Your goal: Format every line of the listing from the one containing "As a last step, trim" down to the one containing "Nintendo Game Store Reviews Concept" as a JSON list of strings, one string per line, skipping blank lines and leaving out the pictures.

Input records:
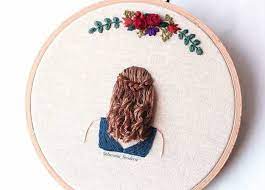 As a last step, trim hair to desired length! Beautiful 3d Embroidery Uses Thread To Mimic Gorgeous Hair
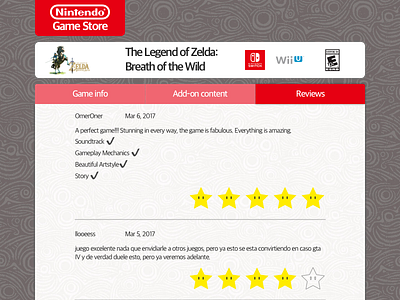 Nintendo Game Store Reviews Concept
...
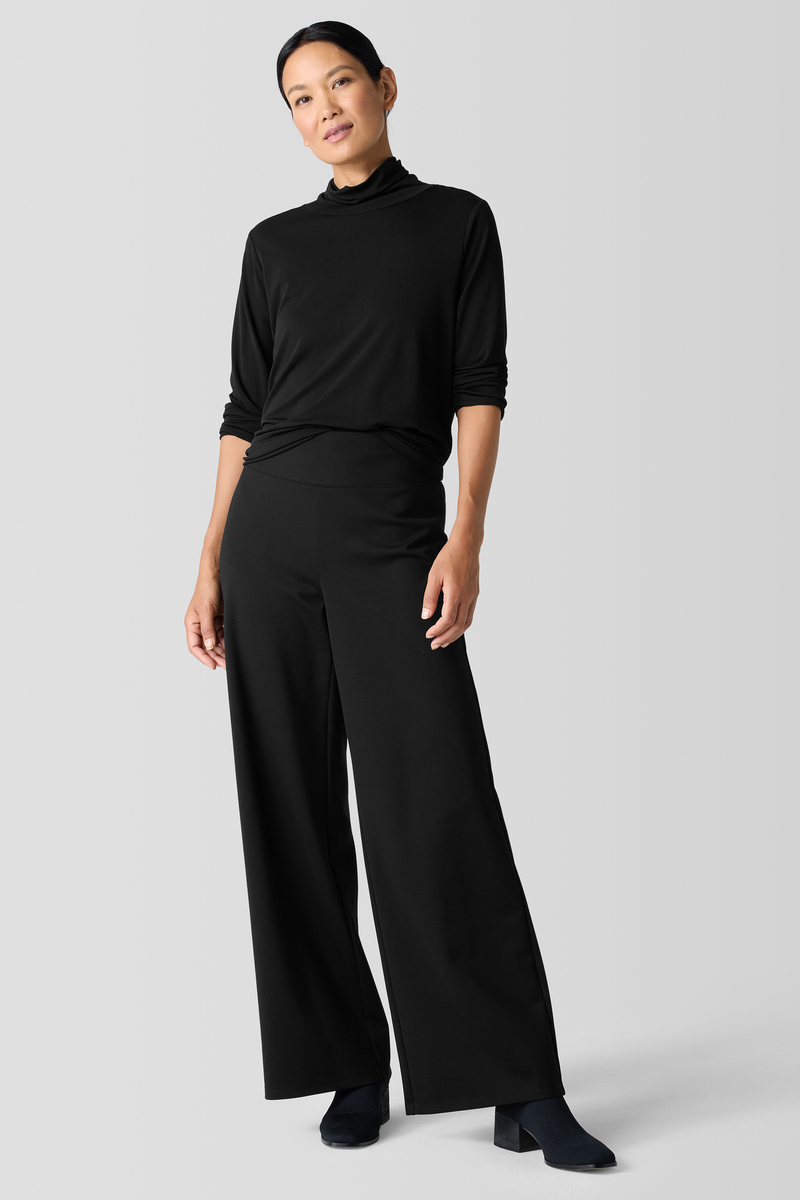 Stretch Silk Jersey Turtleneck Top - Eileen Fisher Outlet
...
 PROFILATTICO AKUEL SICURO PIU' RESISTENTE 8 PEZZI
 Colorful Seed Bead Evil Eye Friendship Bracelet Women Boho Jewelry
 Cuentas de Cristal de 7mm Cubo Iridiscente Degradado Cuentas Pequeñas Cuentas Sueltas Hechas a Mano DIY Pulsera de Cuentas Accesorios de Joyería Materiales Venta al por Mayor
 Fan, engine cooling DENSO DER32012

Worked solution:
[
  " As a last step, trim hair to desired length! Beautiful 3d Embroidery Uses Thread To Mimic Gorgeous Hair",
  " Nintendo Game Store Reviews Concept"
]